Exercise description
Using the listing below, extract each line that has the word "Nature" in it.

Supplied entries
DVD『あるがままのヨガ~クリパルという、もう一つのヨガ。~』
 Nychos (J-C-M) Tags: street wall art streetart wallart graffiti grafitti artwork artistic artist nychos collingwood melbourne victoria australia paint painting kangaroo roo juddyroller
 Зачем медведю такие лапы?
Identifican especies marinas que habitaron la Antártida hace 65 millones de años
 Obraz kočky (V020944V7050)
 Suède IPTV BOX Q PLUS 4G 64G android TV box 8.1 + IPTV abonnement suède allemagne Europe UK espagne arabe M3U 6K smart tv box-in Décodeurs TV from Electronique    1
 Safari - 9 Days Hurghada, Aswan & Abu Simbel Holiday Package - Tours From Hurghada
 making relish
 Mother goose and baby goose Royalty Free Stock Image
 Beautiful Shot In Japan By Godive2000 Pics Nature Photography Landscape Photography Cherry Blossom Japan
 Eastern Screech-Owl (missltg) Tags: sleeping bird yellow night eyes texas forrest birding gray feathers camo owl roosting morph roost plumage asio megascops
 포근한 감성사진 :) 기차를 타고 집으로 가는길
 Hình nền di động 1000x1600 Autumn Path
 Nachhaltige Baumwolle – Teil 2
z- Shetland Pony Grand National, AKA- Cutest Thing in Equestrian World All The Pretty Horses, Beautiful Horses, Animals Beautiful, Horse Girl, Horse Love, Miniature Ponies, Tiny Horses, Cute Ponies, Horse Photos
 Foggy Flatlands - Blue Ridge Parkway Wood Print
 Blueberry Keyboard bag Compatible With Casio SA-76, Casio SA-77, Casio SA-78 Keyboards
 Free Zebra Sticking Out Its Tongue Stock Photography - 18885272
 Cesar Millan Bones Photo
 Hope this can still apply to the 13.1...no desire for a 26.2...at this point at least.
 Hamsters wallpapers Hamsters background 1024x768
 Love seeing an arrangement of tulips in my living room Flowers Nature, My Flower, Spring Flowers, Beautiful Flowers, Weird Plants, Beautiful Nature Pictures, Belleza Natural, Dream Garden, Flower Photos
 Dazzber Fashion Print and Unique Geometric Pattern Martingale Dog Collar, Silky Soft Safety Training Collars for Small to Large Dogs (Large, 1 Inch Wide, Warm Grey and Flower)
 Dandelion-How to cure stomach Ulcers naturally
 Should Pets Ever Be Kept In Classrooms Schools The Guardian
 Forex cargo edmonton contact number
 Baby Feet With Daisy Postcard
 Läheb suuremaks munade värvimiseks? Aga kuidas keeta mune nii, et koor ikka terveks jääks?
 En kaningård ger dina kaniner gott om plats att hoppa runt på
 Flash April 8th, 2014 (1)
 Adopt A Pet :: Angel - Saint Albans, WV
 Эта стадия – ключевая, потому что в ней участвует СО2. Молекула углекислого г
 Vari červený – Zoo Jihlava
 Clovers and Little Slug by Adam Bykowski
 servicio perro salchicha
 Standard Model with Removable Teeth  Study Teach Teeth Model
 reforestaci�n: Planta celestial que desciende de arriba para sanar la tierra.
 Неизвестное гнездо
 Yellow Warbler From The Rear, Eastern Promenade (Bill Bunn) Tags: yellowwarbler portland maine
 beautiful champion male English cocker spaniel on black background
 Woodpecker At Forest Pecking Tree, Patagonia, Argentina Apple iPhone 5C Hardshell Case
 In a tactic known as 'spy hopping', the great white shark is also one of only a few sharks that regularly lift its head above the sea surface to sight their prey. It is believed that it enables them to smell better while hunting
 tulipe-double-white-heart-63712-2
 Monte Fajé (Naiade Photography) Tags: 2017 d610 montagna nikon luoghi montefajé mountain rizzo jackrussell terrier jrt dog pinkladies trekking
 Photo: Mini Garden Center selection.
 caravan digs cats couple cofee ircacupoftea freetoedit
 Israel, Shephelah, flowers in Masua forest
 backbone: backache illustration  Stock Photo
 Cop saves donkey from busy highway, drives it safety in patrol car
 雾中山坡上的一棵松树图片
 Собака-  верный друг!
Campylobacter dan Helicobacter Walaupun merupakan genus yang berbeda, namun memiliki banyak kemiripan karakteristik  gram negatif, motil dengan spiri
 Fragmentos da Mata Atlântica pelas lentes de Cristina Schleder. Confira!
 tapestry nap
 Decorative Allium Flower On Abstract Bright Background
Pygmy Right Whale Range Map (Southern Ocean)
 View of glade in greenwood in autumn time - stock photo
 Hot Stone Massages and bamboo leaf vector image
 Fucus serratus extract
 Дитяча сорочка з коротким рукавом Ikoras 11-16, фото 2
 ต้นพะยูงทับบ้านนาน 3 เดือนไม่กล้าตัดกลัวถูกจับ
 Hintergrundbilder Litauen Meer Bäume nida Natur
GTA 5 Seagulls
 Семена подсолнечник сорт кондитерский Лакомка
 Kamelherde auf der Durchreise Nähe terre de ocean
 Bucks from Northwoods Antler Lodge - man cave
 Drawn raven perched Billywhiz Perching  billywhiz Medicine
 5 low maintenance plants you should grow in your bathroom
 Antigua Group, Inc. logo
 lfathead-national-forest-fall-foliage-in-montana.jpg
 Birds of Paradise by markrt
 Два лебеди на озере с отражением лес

Task response
 Beautiful Shot In Japan By Godive2000 Pics Nature Photography Landscape Photography Cherry Blossom Japan
 Love seeing an arrangement of tulips in my living room Flowers Nature, My Flower, Spring Flowers, Beautiful Flowers, Weird Plants, Beautiful Nature Pictures, Belleza Natural, Dream Garden, Flower Photos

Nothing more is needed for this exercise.